Every few years the customer relationship management industry seems to come up with buzz phrases to try and generate enthusiasm. Back in the day it was "Sales Force Automation." Then "Social CRM," "Collaborative CRM," "Operational CRM" and "Analytical CRM."

Just this month CRM and service desk platform Zendesk announced that it is unveiling new solutions "that put conversations at the center of customer relationship management." The company's new tools promise to better roll-in communication and collaboration services into its core CRM offerings as part of its push to be better at "Conversational CRM."

Conversational CRM? Is this just a gimmick? Should you care? You should. Conversational CRM isn't a complicated thing, but of all the buzz-phrases, it’s actually – at least to me – the most meaningful. Why? Because it’s lacking in most CRM applications.

Conversational CRM is easily defined. It’s basically just the bringing together of all conversations into a CRM system. So if you or your customers are using text messaging, Slack, WhatsApp, Facebook Messenger or any number of messaging platforms, all of these messages would theoretically arrive in the same place and then get connected to the people or accounts involved. Ask any CRM user and they'll tell you that this isn't happening right now.

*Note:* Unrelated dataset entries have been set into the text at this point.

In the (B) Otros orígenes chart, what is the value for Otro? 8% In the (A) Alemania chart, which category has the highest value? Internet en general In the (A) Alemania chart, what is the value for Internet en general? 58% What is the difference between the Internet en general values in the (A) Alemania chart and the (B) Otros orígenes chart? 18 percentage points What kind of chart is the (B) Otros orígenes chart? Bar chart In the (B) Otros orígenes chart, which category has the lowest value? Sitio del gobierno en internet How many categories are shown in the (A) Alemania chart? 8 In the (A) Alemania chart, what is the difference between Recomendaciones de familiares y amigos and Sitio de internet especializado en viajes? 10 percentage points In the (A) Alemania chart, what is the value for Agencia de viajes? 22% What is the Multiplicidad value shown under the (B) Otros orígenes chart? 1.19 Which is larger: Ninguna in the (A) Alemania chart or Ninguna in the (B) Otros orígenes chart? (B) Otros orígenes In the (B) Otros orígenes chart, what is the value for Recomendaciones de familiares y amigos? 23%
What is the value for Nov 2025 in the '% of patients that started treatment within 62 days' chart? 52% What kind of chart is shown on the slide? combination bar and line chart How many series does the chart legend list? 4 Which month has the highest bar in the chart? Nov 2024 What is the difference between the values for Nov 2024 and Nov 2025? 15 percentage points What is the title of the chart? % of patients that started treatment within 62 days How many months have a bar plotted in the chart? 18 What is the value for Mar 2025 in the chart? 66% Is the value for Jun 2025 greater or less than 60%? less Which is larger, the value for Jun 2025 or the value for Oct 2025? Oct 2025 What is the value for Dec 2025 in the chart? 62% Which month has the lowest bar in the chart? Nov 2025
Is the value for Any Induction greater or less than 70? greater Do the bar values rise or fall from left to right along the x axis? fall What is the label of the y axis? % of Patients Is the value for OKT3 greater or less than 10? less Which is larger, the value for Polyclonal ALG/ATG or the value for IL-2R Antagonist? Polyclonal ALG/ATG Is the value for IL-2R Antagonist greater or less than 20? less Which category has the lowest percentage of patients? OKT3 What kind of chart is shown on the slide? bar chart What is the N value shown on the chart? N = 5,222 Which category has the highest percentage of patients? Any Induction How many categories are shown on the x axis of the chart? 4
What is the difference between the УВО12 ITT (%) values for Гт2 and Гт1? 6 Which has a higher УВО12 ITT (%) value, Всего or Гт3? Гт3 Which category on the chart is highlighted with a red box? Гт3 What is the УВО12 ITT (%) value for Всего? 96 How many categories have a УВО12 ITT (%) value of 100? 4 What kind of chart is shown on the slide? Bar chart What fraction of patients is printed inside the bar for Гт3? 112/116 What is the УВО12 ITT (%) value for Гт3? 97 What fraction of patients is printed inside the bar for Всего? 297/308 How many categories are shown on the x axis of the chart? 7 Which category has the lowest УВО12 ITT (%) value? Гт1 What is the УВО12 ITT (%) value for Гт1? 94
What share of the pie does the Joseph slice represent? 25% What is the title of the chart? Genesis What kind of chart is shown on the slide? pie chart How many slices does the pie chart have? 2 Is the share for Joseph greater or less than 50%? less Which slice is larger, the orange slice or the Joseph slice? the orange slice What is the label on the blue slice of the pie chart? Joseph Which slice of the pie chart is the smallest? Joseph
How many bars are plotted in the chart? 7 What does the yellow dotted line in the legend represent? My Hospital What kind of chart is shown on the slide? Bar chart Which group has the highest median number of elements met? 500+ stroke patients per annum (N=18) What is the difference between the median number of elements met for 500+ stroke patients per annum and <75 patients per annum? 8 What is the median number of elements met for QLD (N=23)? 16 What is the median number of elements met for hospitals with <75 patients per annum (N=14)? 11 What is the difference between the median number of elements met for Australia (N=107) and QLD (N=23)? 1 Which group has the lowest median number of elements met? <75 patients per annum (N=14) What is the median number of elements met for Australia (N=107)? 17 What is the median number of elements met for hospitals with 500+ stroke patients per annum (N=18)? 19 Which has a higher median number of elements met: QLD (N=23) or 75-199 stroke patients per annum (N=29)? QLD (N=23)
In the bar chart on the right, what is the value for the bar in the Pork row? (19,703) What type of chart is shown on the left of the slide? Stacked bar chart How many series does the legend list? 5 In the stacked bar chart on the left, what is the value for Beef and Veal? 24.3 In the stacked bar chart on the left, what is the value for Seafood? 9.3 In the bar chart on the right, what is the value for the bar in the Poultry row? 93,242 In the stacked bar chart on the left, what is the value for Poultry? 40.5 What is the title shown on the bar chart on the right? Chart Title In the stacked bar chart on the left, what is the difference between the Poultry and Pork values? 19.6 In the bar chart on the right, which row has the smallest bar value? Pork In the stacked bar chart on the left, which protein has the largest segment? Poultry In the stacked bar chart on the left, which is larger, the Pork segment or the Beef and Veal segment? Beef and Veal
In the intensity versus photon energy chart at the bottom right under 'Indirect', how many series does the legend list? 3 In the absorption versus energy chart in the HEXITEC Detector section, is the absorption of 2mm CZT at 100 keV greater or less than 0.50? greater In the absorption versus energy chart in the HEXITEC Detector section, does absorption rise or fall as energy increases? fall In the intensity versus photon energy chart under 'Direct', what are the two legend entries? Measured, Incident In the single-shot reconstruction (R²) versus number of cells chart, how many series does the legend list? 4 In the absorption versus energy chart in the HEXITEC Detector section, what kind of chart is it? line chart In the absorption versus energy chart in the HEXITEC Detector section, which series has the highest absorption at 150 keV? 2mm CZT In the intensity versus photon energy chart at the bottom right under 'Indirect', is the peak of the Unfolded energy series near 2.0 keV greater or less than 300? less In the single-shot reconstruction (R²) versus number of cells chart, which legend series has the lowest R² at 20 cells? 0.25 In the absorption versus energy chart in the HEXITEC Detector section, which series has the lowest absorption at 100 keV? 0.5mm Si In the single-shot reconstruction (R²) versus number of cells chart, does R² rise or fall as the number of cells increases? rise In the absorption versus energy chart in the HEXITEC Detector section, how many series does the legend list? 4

Right now most CRM systems just integrate email systems out of the box. That’s fine, but this is 2022, not 2012. People use many other ways to communicate other than email. We text, we chat, we message. But unfortunately, those conversations aren't making it into our CRM systems. Can you go to a contact in your CRM system and communicate using the platform they prefer, other than email?

Probably not.

Sure, there are some third-party integrations that connect messaging, text and chat platforms to CRM systems. But they come with the headaches that any third party software brings: spotty support, broken connections and lack of resources. Plus, to really communicate over multiple platforms you'll likely need multiple third-party applications and that becomes a mess.

Shouldn't this be included as a core feature of your CRM? Of course it should. All of my client conversations should come directly into my CRM system, regardless of the messaging platform they’re using. I should be able to initiate those conversations right from my CRM too. And I should have the ability to mass communicate with groups of clients and prospects on their preferred messaging system right from my CRM platform, assuming they give me permission of course. Right now I can't. Neither can you.

Zendesk is starting to do something about this. Right now the company seems to be focusing on WhatsApp and Facebook Messenger and is providing other tools for developers to bring in more apps on their Sunshine developer platform. The company wants to help its customers create custom bots to handle common issues, route relevant conversations to the right people, and analyze these conversations better.

All of this is great. But for the vast majority of my clients - who are mostly small and midsized companies - it's kind of putting the cart before the horse.

That's because all these companies really need is to be able to simply have conversations with their customers and not worry about whether it's email, text, chat or from some other messaging system. Out of the box, without integrations, customizations, development or third-party apps. But right now this isn't reality. These conversations are all over the place and not in the one place they need to be: your CRM system.

Seamlessly unifying all conversations into a CRM system would push my clients a thousand miles ahead of what they're doing now. Once that objective has been achieved, I'm sure many of them would love the automation functionality that companies like Zendesk are offering.

Conversational CRM is a big feature that's missing from most CRM systems. They may argue that their system can do it but I'm betting it's through third parties or requires development that is likely more complex for most small companies to handle. That’s not a good answer.